O método escolhido foi a História Oral de Vida, por condizer com os ideais deste trabalho, abordando-se a subjetividade por meio das narrativas dos médicos, o que permite efetuar uma análise qualitativa e trabalhar as condições de humanização em saúde, questão presente na formação profissional. Na perspectiva da História Oral de Vida, portanto, o trabalho foi construído com base nas narrativas dos colaboradores, sendo neste caso quatro médicos residentes do Setor de Medicina Chinesa-Acupuntura da EPM-Unifesp, com idades de 27 a 30 anos, de ambos os sexos, o que estabelece nossa colônia11 como os médicos que se especializam em acupuntura pela Unifesp. Esse método consiste em quatro etapas para validação da narrativa obtida: (a) gravação das entrevistas; (b) confecção do documento escrito: transcrição, textualização, transcriação; (c) conferência e validação do documento escrito; (d) análise e confecção do texto final.

A primeira etapa consiste em três partes, começando com o contato inicial (pré-entrevista), no qual se estabeleceram as relações e se registraram os principais temas, lugares e objetos relacionados à experiência de vida dos entrevistados, seguido da gravação da entrevista de fato e terminando com os contatos a serem mantidos.

Na segunda etapa, foi realizada primeiramente a transcrição literal das entrevistas.

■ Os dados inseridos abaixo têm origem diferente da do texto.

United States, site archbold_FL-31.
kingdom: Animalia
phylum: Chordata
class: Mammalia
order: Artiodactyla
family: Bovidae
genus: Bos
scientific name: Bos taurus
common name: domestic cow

Na textualização, as transcrições foram trabalhadas para se adequarem à norma escrita. Ao fim, na transcriação, o texto foi recriado em sua plenitude, sofrendo interferência do pesquisador, mas seguindo o combinado com o colaborador na pré-entrevista, o que legitima a transcriação.

A terceira etapa compreendeu a autorização completa dos textos finais pelos colaboradores, segundo parâmetros estabelecidos na carta de cessão, legitimando a passagem do oral para o escrito.

Na quarta etapa, as narrativas e a bibliografia foram analisadas e interpretadas para servirem de base para a dissertação final.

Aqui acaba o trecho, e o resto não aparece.